Truth be told, pitching was an afterthought for much of Saturday's game, a luxury afforded by Baltimore's eight-run and eight-hit outburst in the second inning. The first three runs scored on an error, a sacrifice fly and a wild pitch before the floodgates opened with Aubrey Huff's three-run homer.
Seven of the O's nine starters reached base and scored during that rally, giving Eaton all the breathing room he'd need. Designated hitter Luke Scott singled and scored twice in the second, and later on, Nick Markakis, Lou Montanez and Adam Jones swelled the score with a homer apiece.
Trembley, in fact, said that the rout had its roots in a shutout from the night before. The Orioles (13-18) were humbled by CC Sabathia on Friday and thus all the more motivated to break out Saturday.
"That says a lot about their efforts and preparation," he said. "Guys aren't satisfied. I think tonight was really a way for them to answer back after a real tough night and facing one of the premiere pitchers in baseball. And you've got to give [hitting coach Terry Crowley] a lot of credit because he had the hitters ready tonight."
"No one likes getting shoved against," added Scott, who scored three times. "Sabathia did a great job last night. You can only tip your hat to him, but today, we came out with a purpose."
Baltimore set a season high in runs scored and tied a season high with 16 hits, but it took an all-around effort from everyone in the lineup. Four players -- Jones, Markakis, Scott and catcher Gregg Zaun -- had at least three hits, and four more scored multiple runs. The O's four home runs also tied a season high.
Furthermore, the Orioles hadn't scored eight runs or recorded eight hits in an inning since last August.
"That was a lot of fun to watch," said Eaton of the onslaught. "You can't give those guys enough credit. [Phil] Hughes had come out and started real hot since he'd been called up, so it was nice to see what those guys were able to do. It speaks volumes for what they're capable of, especially after a tough night like they had last night."
Eaton, meanwhile, was never really able to settle in. The right-hander threw more than 20 pitches in the first inning before escaping unscathed, and he got a key double play to escape the second. Melvin Mora helped Eaton out with two key plays in the third, and then the momentum began to shift in the fourth.
New York heaped some subtle pressure on Eaton by drawing three walks to start the fourth, alarming Trembley enough that he got Brian Bass up in the bullpen.

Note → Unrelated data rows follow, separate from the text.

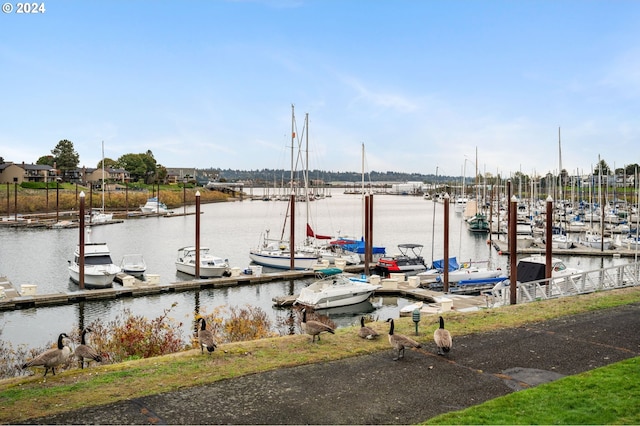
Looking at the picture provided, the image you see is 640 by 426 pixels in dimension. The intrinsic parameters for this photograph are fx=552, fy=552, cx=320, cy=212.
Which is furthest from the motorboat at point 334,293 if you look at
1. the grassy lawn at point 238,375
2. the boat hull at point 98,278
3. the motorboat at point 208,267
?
the grassy lawn at point 238,375

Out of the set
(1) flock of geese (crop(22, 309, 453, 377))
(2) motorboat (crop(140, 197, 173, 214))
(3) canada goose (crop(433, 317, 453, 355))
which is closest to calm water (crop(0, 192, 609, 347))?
(1) flock of geese (crop(22, 309, 453, 377))

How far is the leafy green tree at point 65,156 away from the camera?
559 feet

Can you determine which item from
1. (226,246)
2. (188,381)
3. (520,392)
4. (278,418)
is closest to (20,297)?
(188,381)

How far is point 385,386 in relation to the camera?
11.7 meters

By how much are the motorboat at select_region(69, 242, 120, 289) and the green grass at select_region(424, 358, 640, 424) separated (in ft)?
104

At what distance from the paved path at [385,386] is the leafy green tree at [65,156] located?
17667 cm

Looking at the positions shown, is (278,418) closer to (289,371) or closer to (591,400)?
(289,371)

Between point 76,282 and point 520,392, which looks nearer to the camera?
point 520,392

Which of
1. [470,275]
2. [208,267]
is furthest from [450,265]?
[208,267]

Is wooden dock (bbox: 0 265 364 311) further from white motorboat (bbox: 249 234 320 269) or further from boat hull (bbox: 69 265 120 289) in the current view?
white motorboat (bbox: 249 234 320 269)

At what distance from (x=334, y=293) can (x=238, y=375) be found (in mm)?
20357

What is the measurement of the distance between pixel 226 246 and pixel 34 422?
2323 inches

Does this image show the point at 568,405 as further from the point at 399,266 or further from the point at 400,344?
the point at 399,266

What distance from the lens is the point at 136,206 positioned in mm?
Answer: 143125
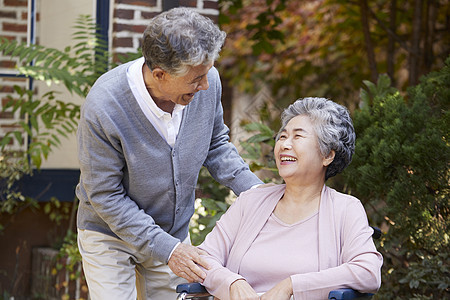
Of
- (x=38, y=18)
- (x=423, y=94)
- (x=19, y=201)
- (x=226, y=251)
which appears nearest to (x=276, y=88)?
(x=38, y=18)

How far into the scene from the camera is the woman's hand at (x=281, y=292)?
8.11 ft

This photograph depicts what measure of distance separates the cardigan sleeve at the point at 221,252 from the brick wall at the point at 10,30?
9.78 ft

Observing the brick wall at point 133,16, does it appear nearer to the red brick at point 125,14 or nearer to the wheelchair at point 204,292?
the red brick at point 125,14

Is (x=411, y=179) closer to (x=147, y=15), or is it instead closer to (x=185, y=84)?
(x=185, y=84)

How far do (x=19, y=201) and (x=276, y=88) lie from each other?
3.17 metres

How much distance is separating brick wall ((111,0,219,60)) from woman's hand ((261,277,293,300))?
2488 millimetres

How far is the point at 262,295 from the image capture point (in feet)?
8.29

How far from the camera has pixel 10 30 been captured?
540 centimetres

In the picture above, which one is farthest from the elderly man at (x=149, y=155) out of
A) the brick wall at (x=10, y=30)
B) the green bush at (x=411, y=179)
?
the brick wall at (x=10, y=30)

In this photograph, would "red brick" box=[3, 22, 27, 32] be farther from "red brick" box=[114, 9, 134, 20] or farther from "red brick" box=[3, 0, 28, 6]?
"red brick" box=[114, 9, 134, 20]

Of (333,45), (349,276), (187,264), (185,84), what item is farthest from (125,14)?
(333,45)

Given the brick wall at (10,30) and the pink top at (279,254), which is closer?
the pink top at (279,254)

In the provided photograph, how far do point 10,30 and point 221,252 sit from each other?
3.33 meters

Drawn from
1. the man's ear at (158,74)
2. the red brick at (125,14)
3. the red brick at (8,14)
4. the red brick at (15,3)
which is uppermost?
the red brick at (125,14)
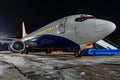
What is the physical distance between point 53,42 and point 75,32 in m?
2.44

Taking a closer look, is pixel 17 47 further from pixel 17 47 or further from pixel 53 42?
pixel 53 42

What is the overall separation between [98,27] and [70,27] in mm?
2283

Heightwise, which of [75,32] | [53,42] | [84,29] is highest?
[84,29]

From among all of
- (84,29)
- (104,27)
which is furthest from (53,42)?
(104,27)

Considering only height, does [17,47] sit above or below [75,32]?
below

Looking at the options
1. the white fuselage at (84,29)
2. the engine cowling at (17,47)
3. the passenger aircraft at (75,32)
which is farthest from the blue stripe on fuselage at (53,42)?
the engine cowling at (17,47)

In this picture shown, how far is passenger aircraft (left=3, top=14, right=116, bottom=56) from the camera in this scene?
12195 millimetres

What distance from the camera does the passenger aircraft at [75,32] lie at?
12.2 meters

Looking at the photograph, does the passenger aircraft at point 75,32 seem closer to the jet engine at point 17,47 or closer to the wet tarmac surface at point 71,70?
the jet engine at point 17,47

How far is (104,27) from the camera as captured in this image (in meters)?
11.9

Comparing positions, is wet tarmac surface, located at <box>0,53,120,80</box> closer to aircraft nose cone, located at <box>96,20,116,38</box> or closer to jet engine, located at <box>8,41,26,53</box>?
aircraft nose cone, located at <box>96,20,116,38</box>

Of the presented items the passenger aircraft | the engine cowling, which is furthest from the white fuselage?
the engine cowling

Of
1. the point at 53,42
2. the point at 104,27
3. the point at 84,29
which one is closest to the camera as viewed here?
the point at 104,27

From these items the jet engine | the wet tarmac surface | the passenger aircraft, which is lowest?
the wet tarmac surface
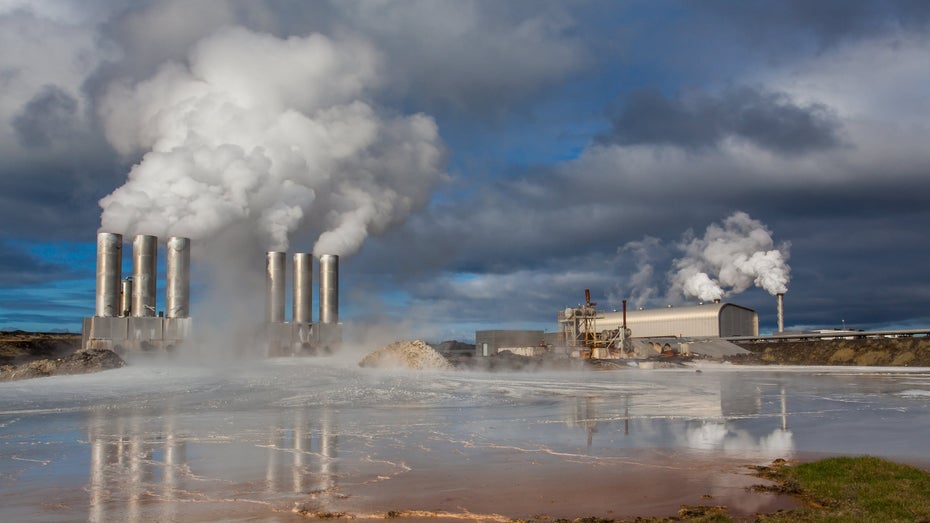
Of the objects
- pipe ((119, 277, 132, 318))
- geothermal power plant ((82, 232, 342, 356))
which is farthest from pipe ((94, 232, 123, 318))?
pipe ((119, 277, 132, 318))

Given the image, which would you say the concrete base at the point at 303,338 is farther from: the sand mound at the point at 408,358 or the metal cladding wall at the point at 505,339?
the metal cladding wall at the point at 505,339

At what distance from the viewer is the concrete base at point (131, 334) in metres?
58.0

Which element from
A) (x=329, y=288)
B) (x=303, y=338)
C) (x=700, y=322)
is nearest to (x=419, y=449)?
(x=303, y=338)

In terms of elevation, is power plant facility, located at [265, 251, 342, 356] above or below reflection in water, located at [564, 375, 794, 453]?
above

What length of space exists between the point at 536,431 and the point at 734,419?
6.96 m

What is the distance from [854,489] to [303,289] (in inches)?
2557

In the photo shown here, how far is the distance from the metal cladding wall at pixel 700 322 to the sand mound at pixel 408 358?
4567 cm

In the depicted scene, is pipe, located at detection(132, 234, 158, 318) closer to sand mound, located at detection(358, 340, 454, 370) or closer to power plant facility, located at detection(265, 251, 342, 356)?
power plant facility, located at detection(265, 251, 342, 356)

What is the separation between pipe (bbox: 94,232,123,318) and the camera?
58250mm

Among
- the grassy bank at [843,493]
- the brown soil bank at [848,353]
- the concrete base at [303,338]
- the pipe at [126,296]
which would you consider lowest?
the brown soil bank at [848,353]

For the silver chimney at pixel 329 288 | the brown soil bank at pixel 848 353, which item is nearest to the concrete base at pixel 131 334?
the silver chimney at pixel 329 288

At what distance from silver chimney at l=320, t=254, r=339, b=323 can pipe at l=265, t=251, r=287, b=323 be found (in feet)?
12.0

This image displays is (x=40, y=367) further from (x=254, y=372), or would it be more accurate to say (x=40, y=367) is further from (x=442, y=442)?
(x=442, y=442)

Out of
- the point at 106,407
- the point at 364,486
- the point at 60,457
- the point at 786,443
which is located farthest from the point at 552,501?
the point at 106,407
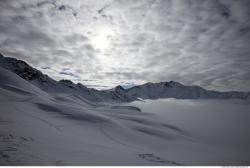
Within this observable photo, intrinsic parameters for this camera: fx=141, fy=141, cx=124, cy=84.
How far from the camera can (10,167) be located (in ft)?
13.2

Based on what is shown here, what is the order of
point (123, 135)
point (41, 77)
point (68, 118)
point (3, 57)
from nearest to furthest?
point (123, 135)
point (68, 118)
point (41, 77)
point (3, 57)

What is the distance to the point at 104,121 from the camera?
14.1m

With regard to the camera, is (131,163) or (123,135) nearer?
(131,163)

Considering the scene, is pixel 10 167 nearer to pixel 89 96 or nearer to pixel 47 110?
pixel 47 110

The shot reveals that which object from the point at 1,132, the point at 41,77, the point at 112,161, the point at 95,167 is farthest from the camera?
the point at 41,77

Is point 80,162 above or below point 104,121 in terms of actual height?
below

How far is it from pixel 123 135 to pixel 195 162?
545cm

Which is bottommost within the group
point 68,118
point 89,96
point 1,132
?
point 1,132

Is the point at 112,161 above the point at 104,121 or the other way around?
the other way around

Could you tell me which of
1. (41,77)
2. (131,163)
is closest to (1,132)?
(131,163)

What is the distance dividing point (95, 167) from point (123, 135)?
6.85m

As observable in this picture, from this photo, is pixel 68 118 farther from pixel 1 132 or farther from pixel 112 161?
pixel 112 161

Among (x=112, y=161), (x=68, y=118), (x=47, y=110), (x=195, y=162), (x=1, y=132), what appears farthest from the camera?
(x=47, y=110)

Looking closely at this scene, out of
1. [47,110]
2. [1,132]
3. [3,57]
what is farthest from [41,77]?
[1,132]
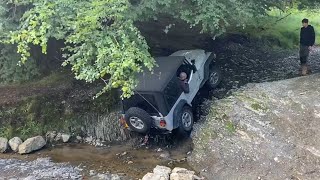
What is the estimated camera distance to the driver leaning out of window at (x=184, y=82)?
1127cm

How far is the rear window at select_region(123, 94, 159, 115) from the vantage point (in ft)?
34.5

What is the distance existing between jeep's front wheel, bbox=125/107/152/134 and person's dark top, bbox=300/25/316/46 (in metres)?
6.48

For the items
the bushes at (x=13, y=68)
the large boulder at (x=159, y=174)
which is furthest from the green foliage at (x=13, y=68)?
the large boulder at (x=159, y=174)

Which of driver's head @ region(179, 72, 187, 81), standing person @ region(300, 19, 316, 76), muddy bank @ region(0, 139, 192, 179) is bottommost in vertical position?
muddy bank @ region(0, 139, 192, 179)

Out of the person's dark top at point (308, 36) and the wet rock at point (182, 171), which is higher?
the person's dark top at point (308, 36)

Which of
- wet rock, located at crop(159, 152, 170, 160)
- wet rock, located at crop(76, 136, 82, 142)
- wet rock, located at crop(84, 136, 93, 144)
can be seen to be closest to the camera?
wet rock, located at crop(159, 152, 170, 160)

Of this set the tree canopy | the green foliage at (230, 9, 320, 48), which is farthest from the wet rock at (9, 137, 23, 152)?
the green foliage at (230, 9, 320, 48)

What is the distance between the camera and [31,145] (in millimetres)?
11750

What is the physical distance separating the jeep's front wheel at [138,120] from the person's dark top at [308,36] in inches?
255

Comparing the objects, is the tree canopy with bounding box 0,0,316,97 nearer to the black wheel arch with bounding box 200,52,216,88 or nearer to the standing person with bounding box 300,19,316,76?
the black wheel arch with bounding box 200,52,216,88

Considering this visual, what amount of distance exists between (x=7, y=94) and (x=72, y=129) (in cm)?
285

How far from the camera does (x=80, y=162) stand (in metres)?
10.9

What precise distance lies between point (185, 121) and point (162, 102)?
1061 millimetres

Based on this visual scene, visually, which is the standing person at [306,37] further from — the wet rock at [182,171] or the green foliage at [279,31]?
the wet rock at [182,171]
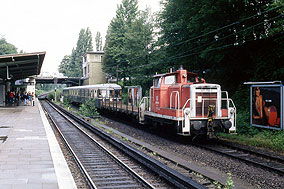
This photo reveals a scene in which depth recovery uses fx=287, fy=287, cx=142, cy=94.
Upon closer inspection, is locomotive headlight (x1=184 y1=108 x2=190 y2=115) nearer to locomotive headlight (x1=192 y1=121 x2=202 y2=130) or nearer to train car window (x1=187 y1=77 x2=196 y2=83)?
locomotive headlight (x1=192 y1=121 x2=202 y2=130)

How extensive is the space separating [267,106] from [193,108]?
11.5 feet

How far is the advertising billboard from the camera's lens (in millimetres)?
12094

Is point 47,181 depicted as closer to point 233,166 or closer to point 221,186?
point 221,186


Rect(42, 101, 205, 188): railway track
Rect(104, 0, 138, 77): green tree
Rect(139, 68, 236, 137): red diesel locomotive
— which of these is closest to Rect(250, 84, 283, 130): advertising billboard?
Rect(139, 68, 236, 137): red diesel locomotive

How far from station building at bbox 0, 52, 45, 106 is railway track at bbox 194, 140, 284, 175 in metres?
15.3

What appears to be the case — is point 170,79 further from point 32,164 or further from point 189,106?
point 32,164

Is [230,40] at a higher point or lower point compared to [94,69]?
lower

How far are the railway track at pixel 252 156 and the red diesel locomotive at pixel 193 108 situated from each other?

Eaton was able to escape on a sacrifice fly and a double play, and he gave up two home runs before working his way out of the fifth.
"The stuff was there, but it was a rough night otherwise," Eaton said. "I was glad to get through five innings. The story is the way the offense came out and put up a big number in the second inning."
That may be the story, but the pitching trend is an interesting corollary. The Orioles have seen their starting pitchers complete six innings eight times in their past 15 games, but they've allowed fewer than three earned runs just twice in that span. For the season, Baltimore's starting staff has racked up an 8-14 record and a 5.49 ERA.
"For us, it's no different than anything else," Trembley said regarding his rotation. "It's about the team and you need contributions from everybody and we need each other to pick each other up. When one part's not going real well, you can't dwell on it. The other parts have got to pick them up."